The impact is amplified because the flaw affects all Linux distributions that shipped kernel 5.10 or later — essentially every major enterprise and consumer Linux release since late 2020. Red Hat Enterprise Linux 8 and 9, Ubuntu 20.04 LTS and later, Debian 11 and 12, and SUSE Linux Enterprise Server 15 SP3+ are all vulnerable. Notably, Android devices using Linux kernel 5.10+ are also affected, but Google has not yet confirmed whether the exploit works on Android's sandboxed environment.
What Comes Next
- May 1–3, 2026: Expect a wave of exploit code publication on GitHub and security mailing lists. The Cambridge researchers have stated they will release a proof-of-concept exploit after a 48-hour embargo to allow patching, meaning public exploit code will appear by May 2.
- May 4–7, 2026: CISA will likely issue an emergency directive for U.S. federal agencies to patch within 48 hours, based on the agency's Binding Operational Directive 22-01 timeline for known exploited vulnerabilities.
- May 15, 2026: The Linux Foundation will host an emergency security teleconference to discuss whether the keyring subsystem requires a fundamental redesign to prevent similar race conditions, with results expected to influence kernel 6.10 development.

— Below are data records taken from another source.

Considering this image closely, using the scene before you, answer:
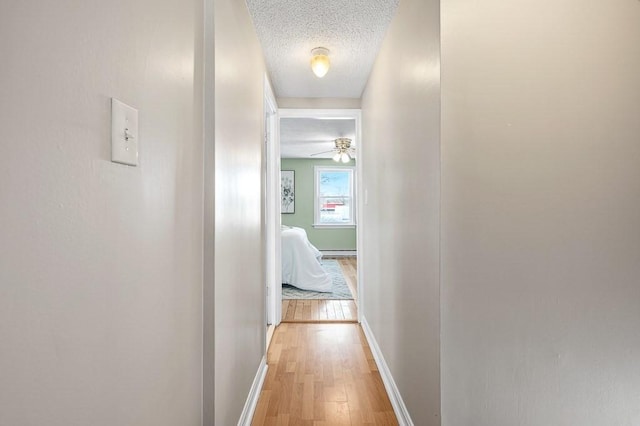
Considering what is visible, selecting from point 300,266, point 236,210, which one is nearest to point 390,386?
point 236,210

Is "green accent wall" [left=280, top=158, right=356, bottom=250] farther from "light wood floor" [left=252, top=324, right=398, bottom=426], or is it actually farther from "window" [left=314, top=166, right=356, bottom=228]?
"light wood floor" [left=252, top=324, right=398, bottom=426]

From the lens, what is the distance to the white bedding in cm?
505

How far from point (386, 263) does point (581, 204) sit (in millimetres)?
1312

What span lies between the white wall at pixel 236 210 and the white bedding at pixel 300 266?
261 cm

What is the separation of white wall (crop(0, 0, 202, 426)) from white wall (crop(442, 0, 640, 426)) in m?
0.94

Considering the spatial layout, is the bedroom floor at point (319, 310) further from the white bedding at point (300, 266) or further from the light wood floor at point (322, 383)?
the white bedding at point (300, 266)

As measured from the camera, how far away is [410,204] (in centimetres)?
175

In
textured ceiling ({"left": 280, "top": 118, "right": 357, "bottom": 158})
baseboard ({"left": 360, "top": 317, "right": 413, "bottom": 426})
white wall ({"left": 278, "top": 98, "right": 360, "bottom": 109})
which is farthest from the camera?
textured ceiling ({"left": 280, "top": 118, "right": 357, "bottom": 158})

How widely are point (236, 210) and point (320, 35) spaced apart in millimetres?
1371

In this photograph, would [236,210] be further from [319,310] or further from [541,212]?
[319,310]

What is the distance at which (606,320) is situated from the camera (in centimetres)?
114

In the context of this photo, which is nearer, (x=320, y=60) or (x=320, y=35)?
(x=320, y=35)

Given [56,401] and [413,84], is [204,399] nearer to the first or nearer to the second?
[56,401]

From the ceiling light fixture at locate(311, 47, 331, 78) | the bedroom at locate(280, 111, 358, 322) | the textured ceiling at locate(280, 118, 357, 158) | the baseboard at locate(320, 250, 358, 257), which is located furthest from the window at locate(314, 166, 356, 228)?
the ceiling light fixture at locate(311, 47, 331, 78)
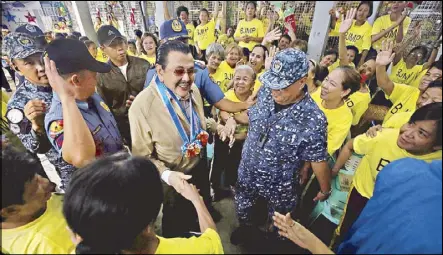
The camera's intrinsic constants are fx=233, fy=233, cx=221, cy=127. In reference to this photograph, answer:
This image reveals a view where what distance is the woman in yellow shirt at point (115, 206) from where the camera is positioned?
88 cm

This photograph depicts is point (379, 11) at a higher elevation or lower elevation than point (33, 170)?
higher

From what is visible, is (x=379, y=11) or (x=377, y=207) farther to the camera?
(x=379, y=11)

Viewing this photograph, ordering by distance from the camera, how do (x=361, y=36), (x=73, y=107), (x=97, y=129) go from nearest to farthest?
(x=73, y=107) < (x=97, y=129) < (x=361, y=36)

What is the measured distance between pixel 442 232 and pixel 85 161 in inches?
74.6

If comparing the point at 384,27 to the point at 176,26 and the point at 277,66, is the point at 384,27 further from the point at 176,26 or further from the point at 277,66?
the point at 277,66

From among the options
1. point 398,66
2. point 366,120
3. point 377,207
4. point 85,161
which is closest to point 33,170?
point 85,161

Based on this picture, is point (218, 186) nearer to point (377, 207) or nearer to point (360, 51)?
point (377, 207)

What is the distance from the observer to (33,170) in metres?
1.17

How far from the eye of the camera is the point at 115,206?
87 cm

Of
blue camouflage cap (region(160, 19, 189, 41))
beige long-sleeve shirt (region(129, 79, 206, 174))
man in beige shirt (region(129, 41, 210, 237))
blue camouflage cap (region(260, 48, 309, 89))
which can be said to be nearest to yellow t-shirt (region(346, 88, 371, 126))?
blue camouflage cap (region(260, 48, 309, 89))

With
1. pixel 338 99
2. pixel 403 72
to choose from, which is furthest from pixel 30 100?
pixel 403 72

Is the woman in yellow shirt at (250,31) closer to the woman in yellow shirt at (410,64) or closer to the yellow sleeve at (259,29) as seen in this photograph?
the yellow sleeve at (259,29)

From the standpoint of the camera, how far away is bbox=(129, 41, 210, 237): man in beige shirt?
75.1 inches

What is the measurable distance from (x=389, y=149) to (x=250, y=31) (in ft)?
19.1
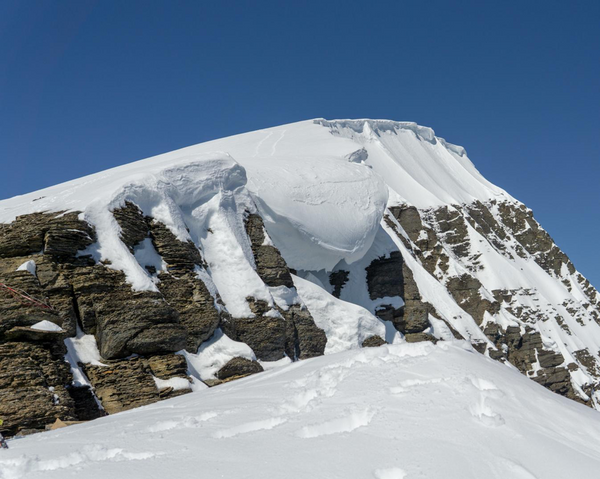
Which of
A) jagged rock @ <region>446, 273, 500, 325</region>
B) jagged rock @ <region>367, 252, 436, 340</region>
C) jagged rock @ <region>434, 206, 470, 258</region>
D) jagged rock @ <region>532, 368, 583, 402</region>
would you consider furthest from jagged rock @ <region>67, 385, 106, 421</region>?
jagged rock @ <region>434, 206, 470, 258</region>

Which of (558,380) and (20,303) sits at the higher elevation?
(20,303)

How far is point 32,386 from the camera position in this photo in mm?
10625

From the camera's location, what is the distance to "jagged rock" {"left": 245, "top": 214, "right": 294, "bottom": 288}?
65.5ft

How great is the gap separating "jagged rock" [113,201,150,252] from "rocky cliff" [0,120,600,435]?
0.16 feet

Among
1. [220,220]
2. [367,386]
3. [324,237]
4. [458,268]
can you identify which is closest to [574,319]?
[458,268]

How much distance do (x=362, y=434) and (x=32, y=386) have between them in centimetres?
755

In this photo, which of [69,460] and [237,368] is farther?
[237,368]

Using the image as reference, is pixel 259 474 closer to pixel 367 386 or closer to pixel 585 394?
pixel 367 386

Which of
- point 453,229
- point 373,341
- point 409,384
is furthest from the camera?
point 453,229

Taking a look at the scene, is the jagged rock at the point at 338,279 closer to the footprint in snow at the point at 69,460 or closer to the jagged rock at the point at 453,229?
the footprint in snow at the point at 69,460

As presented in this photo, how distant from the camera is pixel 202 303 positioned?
619 inches

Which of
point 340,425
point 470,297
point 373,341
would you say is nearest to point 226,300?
point 373,341

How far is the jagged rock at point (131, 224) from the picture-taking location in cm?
1493

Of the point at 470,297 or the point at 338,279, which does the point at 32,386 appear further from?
the point at 470,297
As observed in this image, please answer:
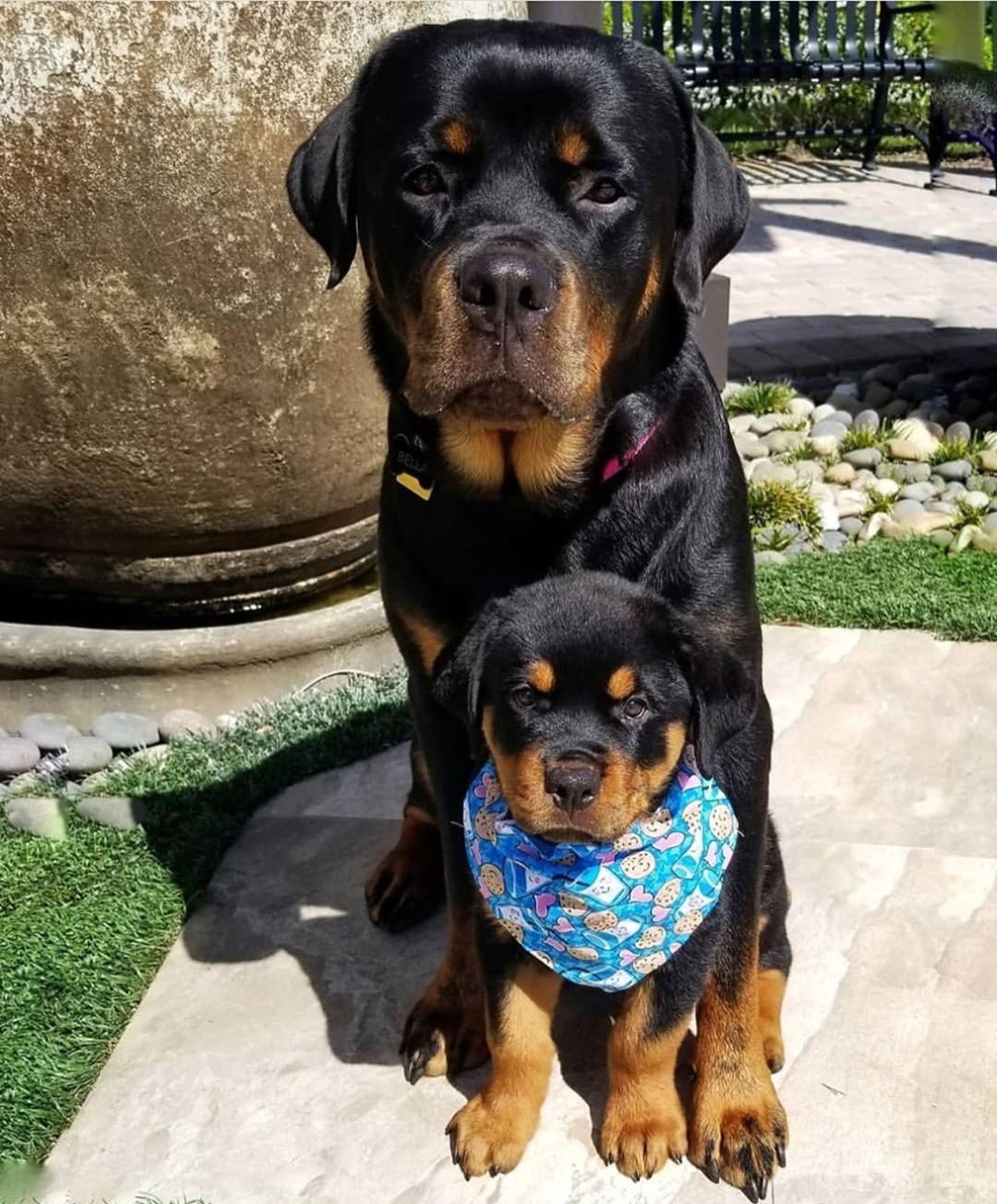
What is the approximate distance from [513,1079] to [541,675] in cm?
73

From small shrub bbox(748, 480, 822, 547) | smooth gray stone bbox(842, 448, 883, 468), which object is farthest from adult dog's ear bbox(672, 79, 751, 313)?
smooth gray stone bbox(842, 448, 883, 468)

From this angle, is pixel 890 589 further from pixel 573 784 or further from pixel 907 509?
pixel 573 784

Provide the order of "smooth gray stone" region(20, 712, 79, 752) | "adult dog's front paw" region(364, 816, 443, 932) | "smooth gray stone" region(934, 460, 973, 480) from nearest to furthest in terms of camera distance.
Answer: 1. "adult dog's front paw" region(364, 816, 443, 932)
2. "smooth gray stone" region(20, 712, 79, 752)
3. "smooth gray stone" region(934, 460, 973, 480)

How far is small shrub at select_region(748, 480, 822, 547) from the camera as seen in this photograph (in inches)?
195

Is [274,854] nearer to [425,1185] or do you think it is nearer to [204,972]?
[204,972]

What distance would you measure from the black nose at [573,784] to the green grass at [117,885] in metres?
1.19

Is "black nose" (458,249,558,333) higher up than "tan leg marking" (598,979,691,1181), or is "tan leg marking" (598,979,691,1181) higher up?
"black nose" (458,249,558,333)

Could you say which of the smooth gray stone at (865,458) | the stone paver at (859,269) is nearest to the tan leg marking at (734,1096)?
the smooth gray stone at (865,458)

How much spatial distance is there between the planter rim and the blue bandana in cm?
177

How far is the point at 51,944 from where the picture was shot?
301 centimetres

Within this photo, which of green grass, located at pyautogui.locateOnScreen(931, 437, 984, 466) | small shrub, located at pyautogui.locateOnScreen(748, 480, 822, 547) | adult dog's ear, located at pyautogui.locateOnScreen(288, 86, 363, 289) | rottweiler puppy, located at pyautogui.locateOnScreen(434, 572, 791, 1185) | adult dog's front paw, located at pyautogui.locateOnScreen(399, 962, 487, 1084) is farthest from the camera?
green grass, located at pyautogui.locateOnScreen(931, 437, 984, 466)

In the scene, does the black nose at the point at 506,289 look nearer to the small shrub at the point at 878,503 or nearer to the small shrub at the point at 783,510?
the small shrub at the point at 783,510

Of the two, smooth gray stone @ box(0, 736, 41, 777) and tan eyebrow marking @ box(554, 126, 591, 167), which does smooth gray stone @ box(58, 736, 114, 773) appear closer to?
smooth gray stone @ box(0, 736, 41, 777)

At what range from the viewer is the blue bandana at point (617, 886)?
7.30 ft
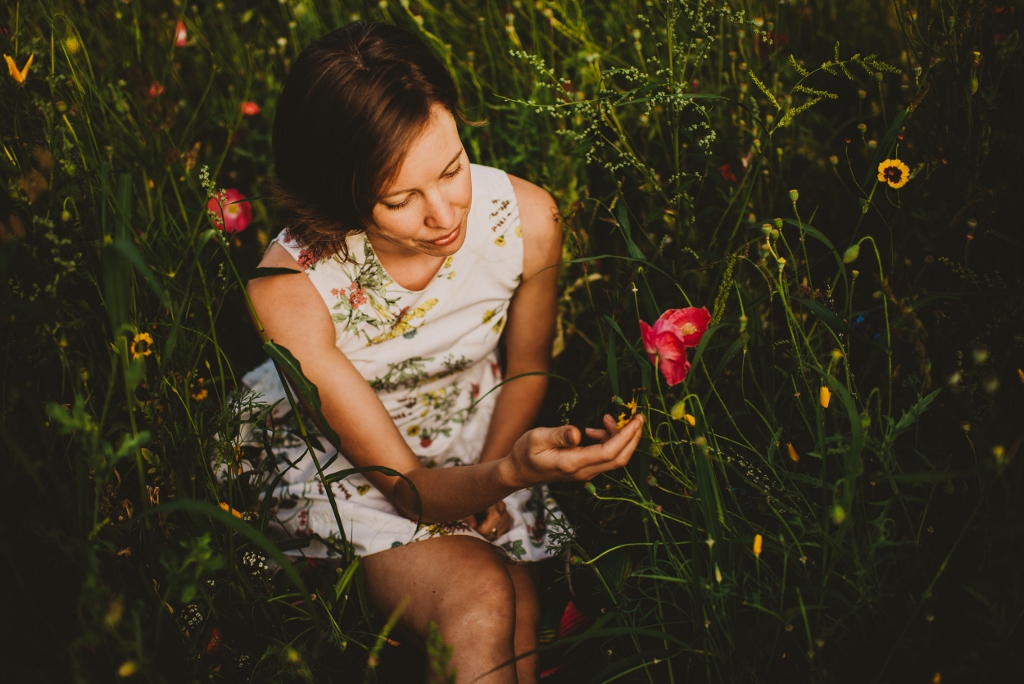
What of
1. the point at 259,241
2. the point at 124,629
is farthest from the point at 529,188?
the point at 124,629

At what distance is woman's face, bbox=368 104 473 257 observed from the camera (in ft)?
3.91

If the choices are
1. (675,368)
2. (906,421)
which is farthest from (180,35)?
(906,421)

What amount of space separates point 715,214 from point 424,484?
2.93 ft

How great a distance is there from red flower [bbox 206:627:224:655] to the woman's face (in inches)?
30.1

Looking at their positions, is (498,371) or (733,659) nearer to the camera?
(733,659)

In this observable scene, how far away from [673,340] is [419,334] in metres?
0.73

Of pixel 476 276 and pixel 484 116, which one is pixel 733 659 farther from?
pixel 484 116

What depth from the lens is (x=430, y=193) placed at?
121 cm

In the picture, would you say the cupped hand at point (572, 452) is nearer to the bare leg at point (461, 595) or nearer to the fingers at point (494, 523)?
the bare leg at point (461, 595)

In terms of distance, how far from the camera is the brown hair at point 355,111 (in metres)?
1.18

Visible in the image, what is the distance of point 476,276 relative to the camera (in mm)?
1562

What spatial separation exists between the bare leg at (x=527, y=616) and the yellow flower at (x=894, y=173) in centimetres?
103

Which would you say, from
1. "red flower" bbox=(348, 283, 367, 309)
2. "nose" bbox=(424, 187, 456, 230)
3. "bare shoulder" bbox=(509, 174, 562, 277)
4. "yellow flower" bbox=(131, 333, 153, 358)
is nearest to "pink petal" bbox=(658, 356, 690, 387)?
"nose" bbox=(424, 187, 456, 230)

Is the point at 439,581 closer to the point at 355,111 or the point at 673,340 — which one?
the point at 673,340
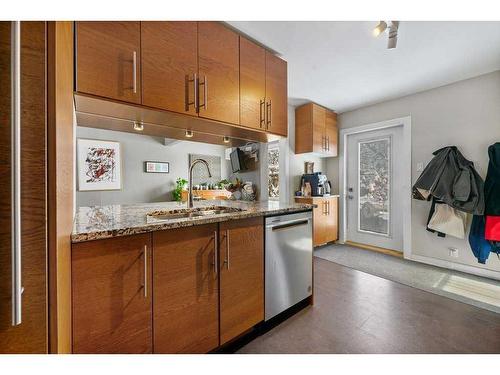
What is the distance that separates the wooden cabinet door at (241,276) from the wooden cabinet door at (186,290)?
6cm

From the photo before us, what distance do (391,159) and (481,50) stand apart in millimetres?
1601

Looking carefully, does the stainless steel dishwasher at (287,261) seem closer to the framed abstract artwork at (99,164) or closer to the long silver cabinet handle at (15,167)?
the long silver cabinet handle at (15,167)

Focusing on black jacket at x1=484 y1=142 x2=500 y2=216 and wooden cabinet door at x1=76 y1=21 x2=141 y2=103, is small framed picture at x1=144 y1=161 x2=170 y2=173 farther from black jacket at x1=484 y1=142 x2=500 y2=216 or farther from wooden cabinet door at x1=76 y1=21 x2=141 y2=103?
black jacket at x1=484 y1=142 x2=500 y2=216

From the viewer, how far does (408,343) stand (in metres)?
1.47

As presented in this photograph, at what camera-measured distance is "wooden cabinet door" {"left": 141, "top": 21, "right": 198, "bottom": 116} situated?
4.18 feet

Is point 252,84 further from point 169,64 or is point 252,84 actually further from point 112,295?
point 112,295

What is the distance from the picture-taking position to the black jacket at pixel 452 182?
2.46 metres

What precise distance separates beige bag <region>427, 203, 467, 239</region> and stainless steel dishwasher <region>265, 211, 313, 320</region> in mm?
2048

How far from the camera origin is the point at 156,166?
3998 millimetres

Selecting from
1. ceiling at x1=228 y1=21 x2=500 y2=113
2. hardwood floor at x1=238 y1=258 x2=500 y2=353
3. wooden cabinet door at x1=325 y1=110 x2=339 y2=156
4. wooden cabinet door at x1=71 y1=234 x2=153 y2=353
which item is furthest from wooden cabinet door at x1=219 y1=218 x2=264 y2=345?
wooden cabinet door at x1=325 y1=110 x2=339 y2=156


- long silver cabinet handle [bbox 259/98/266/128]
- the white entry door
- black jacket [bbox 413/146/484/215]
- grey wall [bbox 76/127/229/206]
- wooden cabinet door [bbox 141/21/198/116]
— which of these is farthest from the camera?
grey wall [bbox 76/127/229/206]

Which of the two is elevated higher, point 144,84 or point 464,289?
point 144,84
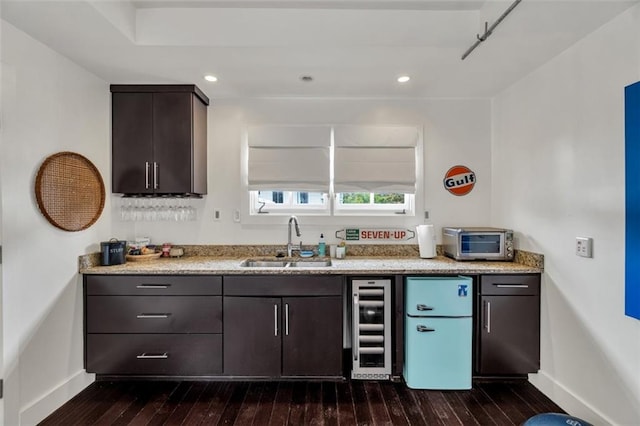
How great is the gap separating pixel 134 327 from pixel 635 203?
326 centimetres

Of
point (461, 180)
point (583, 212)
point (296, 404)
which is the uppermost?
point (461, 180)

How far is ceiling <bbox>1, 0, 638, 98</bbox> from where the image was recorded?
1760mm

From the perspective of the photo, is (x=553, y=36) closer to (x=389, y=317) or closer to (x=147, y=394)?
(x=389, y=317)

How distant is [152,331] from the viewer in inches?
91.5

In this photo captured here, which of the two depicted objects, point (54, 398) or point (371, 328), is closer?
point (54, 398)

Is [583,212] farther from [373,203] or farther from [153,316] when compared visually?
[153,316]

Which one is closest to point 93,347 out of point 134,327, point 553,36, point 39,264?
point 134,327

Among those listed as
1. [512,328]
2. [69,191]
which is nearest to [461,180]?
[512,328]

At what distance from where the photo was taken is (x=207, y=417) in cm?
202

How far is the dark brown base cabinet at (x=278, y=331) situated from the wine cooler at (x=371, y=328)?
0.15 meters

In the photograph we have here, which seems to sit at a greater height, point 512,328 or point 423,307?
point 423,307

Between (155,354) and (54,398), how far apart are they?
0.64m

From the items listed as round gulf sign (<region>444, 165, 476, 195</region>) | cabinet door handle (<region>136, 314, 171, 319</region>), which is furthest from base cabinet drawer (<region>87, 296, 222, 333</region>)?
round gulf sign (<region>444, 165, 476, 195</region>)

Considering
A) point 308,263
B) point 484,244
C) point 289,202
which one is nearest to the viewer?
point 484,244
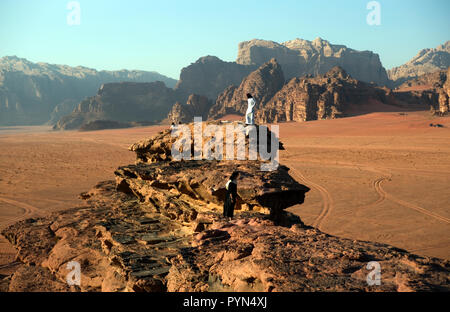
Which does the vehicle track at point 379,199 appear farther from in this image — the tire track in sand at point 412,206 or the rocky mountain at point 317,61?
the rocky mountain at point 317,61

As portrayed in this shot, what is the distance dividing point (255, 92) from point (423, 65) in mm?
88633

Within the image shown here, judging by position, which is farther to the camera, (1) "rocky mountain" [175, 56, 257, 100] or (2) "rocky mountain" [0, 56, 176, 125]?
(2) "rocky mountain" [0, 56, 176, 125]

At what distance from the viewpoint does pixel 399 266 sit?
4.12 metres

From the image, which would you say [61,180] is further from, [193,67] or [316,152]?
[193,67]

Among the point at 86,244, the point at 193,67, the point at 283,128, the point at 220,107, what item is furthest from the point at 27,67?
the point at 86,244

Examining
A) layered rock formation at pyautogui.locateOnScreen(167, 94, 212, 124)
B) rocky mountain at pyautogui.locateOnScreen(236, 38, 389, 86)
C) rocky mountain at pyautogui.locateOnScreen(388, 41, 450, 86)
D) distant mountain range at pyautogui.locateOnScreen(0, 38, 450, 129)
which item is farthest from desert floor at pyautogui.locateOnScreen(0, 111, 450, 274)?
rocky mountain at pyautogui.locateOnScreen(388, 41, 450, 86)

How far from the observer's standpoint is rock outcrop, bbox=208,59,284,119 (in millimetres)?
64875

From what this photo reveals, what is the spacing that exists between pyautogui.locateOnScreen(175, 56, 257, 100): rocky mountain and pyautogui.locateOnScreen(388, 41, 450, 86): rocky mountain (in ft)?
193

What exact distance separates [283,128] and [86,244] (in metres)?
40.0

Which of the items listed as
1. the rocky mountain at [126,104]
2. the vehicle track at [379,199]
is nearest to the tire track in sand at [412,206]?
the vehicle track at [379,199]

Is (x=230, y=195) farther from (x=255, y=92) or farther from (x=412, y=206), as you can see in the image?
(x=255, y=92)
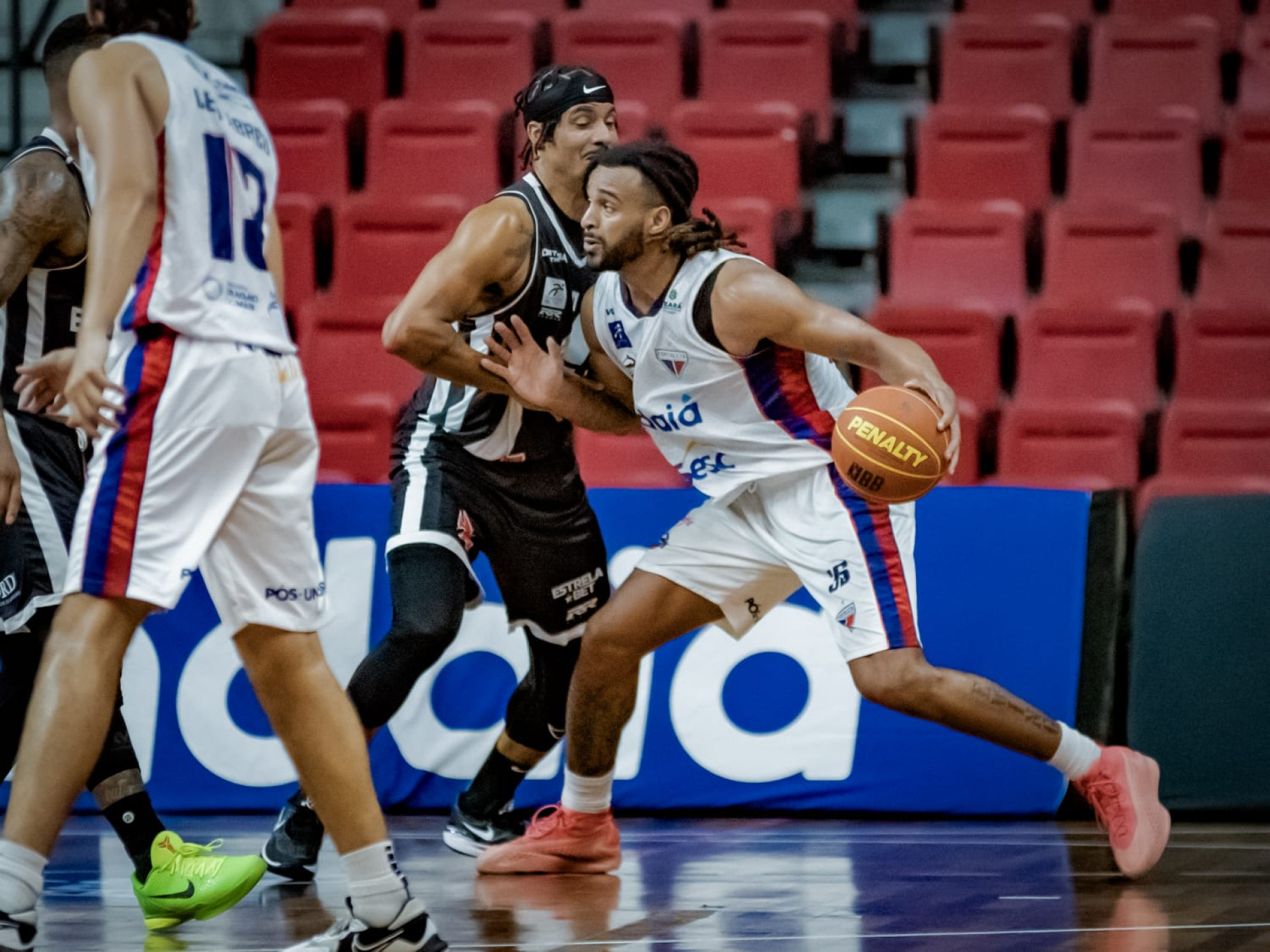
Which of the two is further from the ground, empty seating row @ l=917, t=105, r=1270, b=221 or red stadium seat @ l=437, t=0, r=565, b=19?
red stadium seat @ l=437, t=0, r=565, b=19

- June 2026: Expect container escape exploits leveraging this vulnerability in Docker and Kubernetes environments. While the initial exploit requires local access, researchers at Trail of Bits have already demonstrated a proof-of-concept for escaping a container by exploiting the shared kernel keyring namespace.
The Bigger Picture
This vulnerability underscores two broader trends. First, kernel cryptographic subsystems are increasingly high-value targets as encryption becomes ubiquitous in cloud infrastructure, IoT devices, and confidential computing environments. The Linux kernel's keyring code, originally designed for simple session key management, now handles TLS session tickets, dm-crypt volume keys, and kernel module signing — making any flaw in this code a potential single point of failure for entire security stacks.
Second, the race condition epidemic in Linux kernel 5.x and 6.x continues to grow. According to the Linux Kernel Security Report 2025, race conditions now account for 34% of all kernel CVEs — up from 18% in 2020. This trend correlates with the increasing complexity of kernel locking mechanisms and the difficulty of auditing concurrent code paths. The Cambridge team notes that the keyring subsystem alone has had seven race condition CVEs since 2021, suggesting a systemic issue with how the kernel community reviews concurrency in security-critical code.
Key Takeaways
- [Critical Severity]: CVE-2026-12345 is a high-confidence, fast-exploitable root privilege escalation affecting virtually all Linux systems running kernel 5.10 or later, with exploit code expected publicly by May 2.
- [Immediate Action]: System administrators should apply out-of-band patches from Red Hat, Ubuntu, Debian, or SUSE immediately. If patching is not possible, set
kernel.keys.maxkeys=0as a temporary mitigation, accepting the functional breakage of systemd-journald and NetworkManager. - [Hardware Specificity]: AMD Zen 3 and Zen 4 CPUs significantly widen the exploit's race window, making those systems the most vulnerable. Intel systems are also affected but require more precise timing.
- [Broader Implications]: This is the eighth race condition in the keyring subsystem since 2021, signaling a need for fundamental architectural changes in how Linux handles concurrent key management operations.